Andrew Litton
Biographie Andrew Litton
Andrew Litton
Music Director of Norway’s Bergen Philharmonic Orchestra, Artistic Director of the Minnesota Orchestra’s Sommerfest, and Conductor Laureate of Britain’s Bournemouth Symphony, recently also became Music Director of the Colorado Symphony. He guest conducts the world’s leading orchestras and opera companies and has a discography of over 120 recordings with awards including America’s Grammy, France’s Diapason d’Or, and many British and other honors.
First appointed Bergen Philharmonic Music Director in 2003, Litton will celebrate the orchestra’s 250th Anniversary in 2015. It is one of the world’s longest established orchestras. In recognition of Litton’s achievements with the Bergen Philharmonic, Norway’s King Harald knighted Litton with the Royal Order of Merit. Under Litton the Bergen Philharmonic has taken numerous tours, including debuts at the London BBC Proms and Amsterdam’s Concertgebouw, as well as appearances at Vienna’s Musikverein, Berlin’s Philharmonie, and New York’s Carnegie Hall - the capstone of its first American tour in 40 years. Litton and the Bergen Philharmonic record for the BIS and Hyperion labels, winning extraordinary critical acclaim for their Mendelssohn, Stravinsky, and Prokofiev series.
After opening the 2013-14 season in Bergen and Denver, Litton returns to the orchestras of Dallas, Detroit, Minnesota, the English Chamber Orchestra, the City of Birmingham Symphony, and the Bournemouth Symphony. He also leads the Royal Philharmonic on tour to Bucharest. His calendar includes debuts with the Singapore Symphony and the National Taiwan Symphony.
After collaborating in his student days as piano soloist with the legendary Rudolph Nureyev and Natalia Makarova, Litton returns to ballet to conduct the New York City Ballet’s new production of Delibes Coppélia.

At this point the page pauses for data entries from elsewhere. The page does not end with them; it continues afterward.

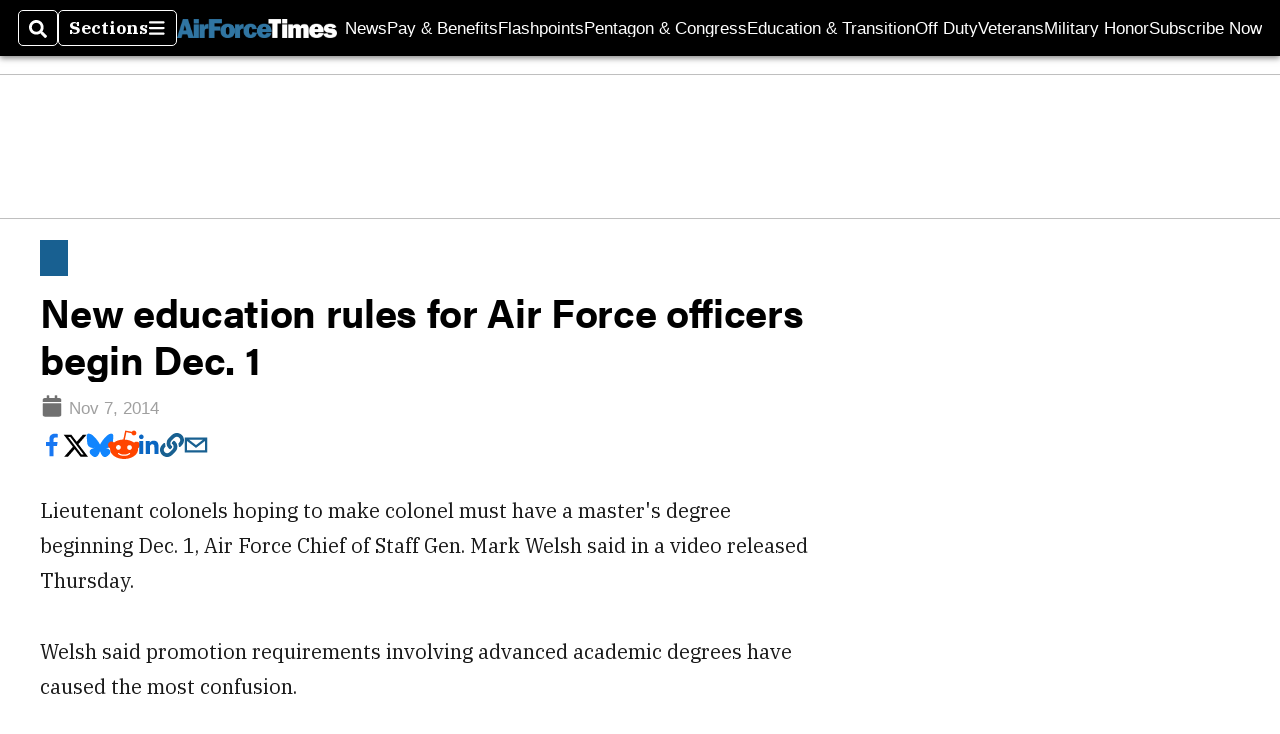

--- FILE ---
content_type: text/html; charset=utf-8
request_url: https://www.google.com/recaptcha/api2/aframe
body_size: 268
content:
<!DOCTYPE HTML><html><head><meta http-equiv="content-type" content="text/html; charset=UTF-8"></head><body><script nonce="MCAem6gPiJXjdfO7Onxwqw">/** Anti-fraud and anti-abuse applications only. See google.com/recaptcha */ try{var clients={'sodar':'https://pagead2.googlesyndication.com/pagead/sodar?'};window.addEventListener("message",function(a){try{if(a.source===window.parent){var b=JSON.parse(a.data);var c=clients[b['id']];if(c){var d=document.createElement('img');d.src=c+b['params']+'&rc='+(localStorage.getItem("rc::a")?sessionStorage.getItem("rc::b"):"");window.document.body.appendChild(d);sessionStorage.setItem("rc::e",parseInt(sessionStorage.getItem("rc::e")||0)+1);localStorage.setItem("rc::h",'1768469453931');}}}catch(b){}});window.parent.postMessage("_grecaptcha_ready", "*");}catch(b){}</script></body></html>

--- FILE ---
content_type: application/javascript; charset=utf-8
request_url: https://fundingchoicesmessages.google.com/f/AGSKWxVl78396JWsdnXGziVVhkNkbtXiypUdZ_FUSdT5Uj1cvW7_Ht3YQ8vL3hMybfNSZRYiLBn9gGH_xx0rFYz6zaieDpfJViqG5FjyQChu5jR79mrPL7ZbP213vR9pIlQSsAs56IQ1xQbSV402Jj2gmmAElz6yhj3KzCutibZBFqA92fbaSlvOKNGp3JYW/_/ad125x125./adfshow?/adv.php/adspromo..net/adt?
body_size: -1291
content:
window['43b43535-cbdb-4f4b-a86d-f09e9776a2b3'] = true;

--- FILE ---
content_type: application/javascript; charset=utf-8
request_url: https://fundingchoicesmessages.google.com/f/AGSKWxWpOmmeLch6V2Nf7OAouNgyFJMVMWL6_tOyD69iLv-YayvN_Sq5Vl5kl2xEJiETEFN2dnl0svBDCsZUTX2zh_QytBEV0TNRo_oDpIOkN-mo0mdNRHeIWwlTvZ22ANznkGsJXqDXPg==?fccs=W251bGwsbnVsbCxudWxsLG51bGwsbnVsbCxudWxsLFsxNzY4NDY5NDU0LDk1NjAwMDAwMF0sbnVsbCxudWxsLG51bGwsW251bGwsWzcsNiwxMCw5XSxudWxsLDIsbnVsbCwiZW4iLG51bGwsbnVsbCxudWxsLG51bGwsbnVsbCwxXSwiaHR0cHM6Ly93d3cuYWlyZm9yY2V0aW1lcy5jb20vZWR1Y2F0aW9uLXRyYW5zaXRpb24vZWR1Y2F0aW9uLzIwMTQvMTEvMDcvbmV3LWVkdWNhdGlvbi1ydWxlcy1mb3ItYWlyLWZvcmNlLW9mZmljZXJzLWJlZ2luLWRlYy0xLyIsbnVsbCxbWzgsIk05bGt6VWFaRHNnIl0sWzksImVuLVVTIl0sWzE5LCIyIl0sWzI0LCIiXSxbMjksImZhbHNlIl1dXQ
body_size: 226
content:
if (typeof __googlefc.fcKernelManager.run === 'function') {"use strict";this.default_ContributorServingResponseClientJs=this.default_ContributorServingResponseClientJs||{};(function(_){var window=this;
try{
var np=function(a){this.A=_.t(a)};_.u(np,_.J);var op=function(a){this.A=_.t(a)};_.u(op,_.J);op.prototype.getWhitelistStatus=function(){return _.F(this,2)};var pp=function(a){this.A=_.t(a)};_.u(pp,_.J);var qp=_.Zc(pp),rp=function(a,b,c){this.B=a;this.j=_.A(b,np,1);this.l=_.A(b,_.Nk,3);this.F=_.A(b,op,4);a=this.B.location.hostname;this.D=_.Dg(this.j,2)&&_.O(this.j,2)!==""?_.O(this.j,2):a;a=new _.Og(_.Ok(this.l));this.C=new _.bh(_.q.document,this.D,a);this.console=null;this.o=new _.jp(this.B,c,a)};
rp.prototype.run=function(){if(_.O(this.j,3)){var a=this.C,b=_.O(this.j,3),c=_.dh(a),d=new _.Ug;b=_.fg(d,1,b);c=_.C(c,1,b);_.hh(a,c)}else _.eh(this.C,"FCNEC");_.lp(this.o,_.A(this.l,_.Ae,1),this.l.getDefaultConsentRevocationText(),this.l.getDefaultConsentRevocationCloseText(),this.l.getDefaultConsentRevocationAttestationText(),this.D);_.mp(this.o,_.F(this.F,1),this.F.getWhitelistStatus());var e;a=(e=this.B.googlefc)==null?void 0:e.__executeManualDeployment;a!==void 0&&typeof a==="function"&&_.Qo(this.o.G,
"manualDeploymentApi")};var sp=function(){};sp.prototype.run=function(a,b,c){var d;return _.v(function(e){d=qp(b);(new rp(a,d,c)).run();return e.return({})})};_.Rk(7,new sp);
}catch(e){_._DumpException(e)}
}).call(this,this.default_ContributorServingResponseClientJs);
// Google Inc.

//# sourceURL=/_/mss/boq-content-ads-contributor/_/js/k=boq-content-ads-contributor.ContributorServingResponseClientJs.en_US.M9lkzUaZDsg.es5.O/d=1/exm=ad_blocking_detection_executable,kernel_loader,loader_js_executable,web_iab_tcf_v2_signal_executable,web_iab_us_states_signal_executable/ed=1/rs=AJlcJMzanTQvnnVdXXtZinnKRQ21NfsPog/m=cookie_refresh_executable
__googlefc.fcKernelManager.run('\x5b\x5b\x5b7,\x22\x5b\x5bnull,\\\x22airforcetimes.com\\\x22,\\\x22AKsRol_hU7MfTqHH4T-XkGhkchZYNCGO-wmRr1d0aZxTmZN_oUJUAxx9_XbJ0zk9t2V1pt_R_cW3YNm00iXpAj0k8GsdVYZAzc5jtvgSsX5rU9jk-gE-JsJZnLFHrsN36LkkNzZp-E9nbMRKwSp1jh_dVhwKtHAfVA\\\\u003d\\\\u003d\\\x22\x5d,null,\x5b\x5bnull,null,null,\\\x22https:\/\/fundingchoicesmessages.google.com\/f\/AGSKWxV-XExA-QsaSpGaV_ssdNv_PDejQ-3f9o1c_lENU6ce2SL87u67L3Cw9uaFt_DQhyGrwietCvdRY6c3db_eNfh1VwMLmCwSS3r0J6jKNpuJGrQB9cImag4oFPtyuawuJb_QRWXYwA\\\\u003d\\\\u003d\\\x22\x5d,null,null,\x5bnull,null,null,\\\x22https:\/\/fundingchoicesmessages.google.com\/el\/AGSKWxXpB8M8MyHlKab2HbzZR2YsVrCU-TTZYJhId3yRpmcDPWckDyImsYW4Uo2qY9ybGyn2JoaaINKYLXETpKl3CP0cD0ckV598Jq81eX3OorRRVf8RBS_kB3nRGYvTmk5jbDvOFDQMqw\\\\u003d\\\\u003d\\\x22\x5d,null,\x5bnull,\x5b7,6,10,9\x5d,null,2,null,\\\x22en\\\x22,null,null,null,null,null,1\x5d,null,\\\x22Privacy and cookie settings\\\x22,\\\x22Close\\\x22,null,null,null,\\\x22Managed by Google. Complies with IAB TCF. CMP ID: 300\\\x22\x5d,\x5b3,1\x5d\x5d\x22\x5d\x5d,\x5bnull,null,null,\x22https:\/\/fundingchoicesmessages.google.com\/f\/AGSKWxXxS7sLmACHOy5ee7g3vQrNlO6XT-F2eyb9EgSe6mQPanLoQ6jixSYPFM9iEYWgD4uJX1kiWVfI6I1VXq69qMcsSVJct3mtbTRrxv0-0flysRHbLHRQPIoS6MEw-1FRnHQ6r_Jr4A\\u003d\\u003d\x22\x5d\x5d');}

Conductor of many of the world’s top opera companies including the Metropolitan Opera, Royal Opera Covent Garden, Deutsche Oper Berlin, and the Australian Opera, Litton participated with the Bergen Philharmonic in founding the Bergen National Opera. Now its Artistic Advisor, Litton has conducted critically acclaimed, sold-out performances of Tosca, Carmen, The Flying Dutchman, and La Bohème. This season he conducts a new production of Fidelio, directed by Oskaras Korsunovas.
An accomplished pianist, Litton often conducts from the keyboard and enjoys performing chamber music with his orchestra colleagues. Litton is recognized as an authority on Gershwin, having extensively performed and recorded as pianist and conductor Gershwin’s works in America, Asia and Europe. He led the Covent Garden premiere of Porgy and Bess and arranged his own concert Suite of that work now performed throughout the world. The University of Michigan has asked Litton to join a distinguished panel of Gershwin experts in developing a Critical Edition of all Gershwin works. Passionate about the music and playing of the late Jazz pianist Oscar Peterson, Litton just recorded his first solo piano album, a Tribute to Oscar Peterson, to be released this season.
Litton was Principal Conductor of the Bournemouth Symphony from 1988-1994, bringing it on its first American tour and producing 14 recordings, including the Grammy winning Belshazzar’s Feast. Music Director of the Dallas Symphony from 1994-2006, he hired over one third of the players, led the orchestra on three major European tours, appeared four times at Carnegie Hall, created a children’s television series broadcast nationally and in widespread use in school curricula, produced 28 recordings, and helped raise the orchestra’s endowment from $19 million to $100 million. Litton’s Dallas Symphony Rachmaninov Piano Concerto recordings with Stephen Hough, widely hailed as the best since the composer’s own, won the Classical Brits/BBC Critics Award. Litton also received a Grammy nomination for his recording of Sondheim’s Sweeney Todd with the New York Philharmonic and Patti Lupone.
Andrew Litton, a graduate of the Fieldston School, New York, received his bachelor’s and master’s degrees from Juilliard in piano and conducting. The youngest-ever winner of the BBC International Conductors Competition, he served as Assistant Conductor at Teatro alla Scala and Exxon/Arts Endowment Assistant Conductor for the National Symphony under Rostropovich. His many honors in addition to Norway’s Royal Order of Merit include an honorary Doctorate from the University of Bournemouth, Yale University’s Sanford Medal, and the Elgar Society Medal.